*Kutipan Pilihan:*
────────────────

Gak keitung berapa banyak post berupa tulisan,
curhatan, sekaligus meme yang mengatakan bahwa orang-orang yang ada di medsos
gw kangen sama masa-masa dulu. Dulu bukan berarti zaman dahulu, prasejarah,
atau jahiliyah. Mereka kangen sama masa-masa kecil mereka terhadap banyak hal.
Salah satu yang mereka kangenin adalah
tayangan anime. Waktu kecil kita nyebutnya film kartun. Mereka kangen sama
film-film kartun ini karena dengan adanya kartun ini masa kecil mereka menjadi
indah. Ada topik yang dibahas setiap bertemu dengan teman bermain. Dan yang
lebih dahsyat adalah kita jadi punya semacam daya khayal yang tinggi.

────────────────

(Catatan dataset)

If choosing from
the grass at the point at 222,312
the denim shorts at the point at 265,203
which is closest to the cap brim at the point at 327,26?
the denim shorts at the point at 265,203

────────────────

*Petunjuk Kerja:*
**A)** Tulis ulang secara lebih ringkas paragraf dalam kutipan pilihan yang diawali "Gak keitung berapa banyak post", tetapi pertahankan fakta-fakta utamanya.
**B)** Konversikan seluruh baris pada catatan dataset menjadi daftar JSON berisi string. Buat satu string untuk tiap baris dan lewati baris kosong.

*Penyelesaian Soal:*
**A)** Banyak unggahan di media sosial, baik berupa tulisan, curhatan, maupun meme, menunjukkan bahwa orang-orang merindukan masa kecil mereka. Salah satu yang dirindukan adalah tayangan anime, yang dulu disebut film kartun. Kartun membuat masa kecil terasa indah, menjadi bahan obrolan setiap kali bertemu teman bermain, dan menumbuhkan daya khayal yang tinggi.

**B)**
[
  "If choosing from",
  "the grass at the point at 222,312",
  "the denim shorts at the point at 265,203",
  "which is closest to the cap brim at the point at 327,26?",
  "the denim shorts at the point at 265,203"
]